Type the records out again in full, exactly.

──────────

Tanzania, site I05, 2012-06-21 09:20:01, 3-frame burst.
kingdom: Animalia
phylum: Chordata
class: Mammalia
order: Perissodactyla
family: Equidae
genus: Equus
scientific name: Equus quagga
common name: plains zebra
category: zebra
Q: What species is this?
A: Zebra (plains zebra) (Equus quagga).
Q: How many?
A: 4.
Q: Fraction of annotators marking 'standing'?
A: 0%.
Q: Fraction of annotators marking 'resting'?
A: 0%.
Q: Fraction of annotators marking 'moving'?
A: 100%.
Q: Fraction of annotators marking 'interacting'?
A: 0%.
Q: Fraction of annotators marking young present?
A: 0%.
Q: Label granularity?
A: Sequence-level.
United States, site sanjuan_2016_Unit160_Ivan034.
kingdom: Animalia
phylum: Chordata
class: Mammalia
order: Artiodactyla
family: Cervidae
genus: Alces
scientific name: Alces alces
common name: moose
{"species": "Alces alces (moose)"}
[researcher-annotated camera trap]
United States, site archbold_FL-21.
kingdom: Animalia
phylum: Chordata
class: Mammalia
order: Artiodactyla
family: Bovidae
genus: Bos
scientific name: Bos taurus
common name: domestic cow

──────────

-- Finished exercise --
Tanzania, site I05, 2012-06-21 09:20:01, 3-frame burst.
kingdom: Animalia
phylum: Chordata
class: Mammalia
order: Perissodactyla
family: Equidae
genus: Equus
scientific name: Equus quagga
common name: plains zebra
category: zebra
Q: What species is this?
A: Zebra (plains zebra) (Equus quagga).
Q: How many?
A: 4.
Q: Fraction of annotators marking 'standing'?
A: 0%.
Q: Fraction of annotators marking 'resting'?
A: 0%.
Q: Fraction of annotators marking 'moving'?
A: 100%.
Q: Fraction of annotators marking 'interacting'?
A: 0%.
Q: Fraction of annotators marking young present?
A: 0%.
Q: Label granularity?
A: Sequence-level.
United States, site sanjuan_2016_Unit160_Ivan034.
kingdom: Animalia
phylum: Chordata
class: Mammalia
order: Artiodactyla
family: Cervidae
genus: Alces
scientific name: Alces alces
common name: moose
{"species": "Alces alces (moose)"}
[researcher-annotated camera trap]
United States, site archbold_FL-21.
kingdom: Animalia
phylum: Chordata
class: Mammalia
order: Artiodactyla
family: Bovidae
genus: Bos
scientific name: Bos taurus
common name: domestic cow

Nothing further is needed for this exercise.